While 300 KB per run on average may not sound like a lot, when you multiply it by the number of runs WCG sends out per input package (about 10,000 runs) it would actually come out to about 3 GB. We started preparing more than 10,000 packages, and hope to go way beyond that eventually. With compression (good old Gzip!) we are able to get a single package down to about 400 MB. Based on early estimates about the number of runs we would end up with multiple tens of TB of data thus created.

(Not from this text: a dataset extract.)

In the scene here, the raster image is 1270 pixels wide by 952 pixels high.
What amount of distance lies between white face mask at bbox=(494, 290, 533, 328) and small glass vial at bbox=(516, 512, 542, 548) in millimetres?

In order to reduce the disk usage for storing such a large amount of data, we designed a method to get a single package down to about 85 MB, or about 20% of its compressed size, by utilizing the internal description of docking solutions used in our software. Typically, in dockings there is a fixed target (the so called receptor, i.e. a given protein of COVID-19) and a flexible molecule to be docked (the so called ligand, i.e. a potential drug). The ligand is moved around, rotated, and its geometry is determined by bond rotations between its atoms. We call the set of parameters that describes the aforementioned properties “genome” (since we use a genetic algorithm to run our searches… that’s for another post…), and like in actual life, a ligand genome can be used to fully describe it. By storing only the ligand “genetic information” we were able to bring the data size down to about 20% of its originally compressed size. These “dried” genomes reduce dramatically the amount of data that needs to be transferred and stored in our database.
While it takes you up to 2.8 CPU years to find the optimal genome result for a single package, it takes us only about 30 minutes to re-generate the original coordinates and energies (since we already know the solution). We have two dedicated servers for receiving and storing the data, and perform the processing operations.
So what happens to the data during the processing? There are two basic things that happen as soon as we receive a result file: first, the “dried” genomes in the results are “rehydrated”, meaning the coordinates of all poses for each run are calculated in the tridimensional space; then each pose is analyzed individually.
An analysis script collects the information about the type of interactions (e.g., polar/non- interactions, electrostatic, etc.) and the target residues with which each pose is interacting (i.e. cysteine 111). It also checks if the molecule reacted or not (according to the reactive docking parameters). This information is gathered in a very efficient way, and stored in our database. This is an essential step in the processing phase because it enables us to perform very complex queries that ultimately allow us to look for the few hundred promising “needles” in a haystack that contains billions of poses in a few seconds. The most promising compounds will be visually inspected one by one and selected to be advanced to the testing phase. Thanks to all of your support, at the time of writing the database contains about 3,600 results packages corresponding to a total of about 36 million ligands or 1.8 billion ligand poses, with more results coming in daily.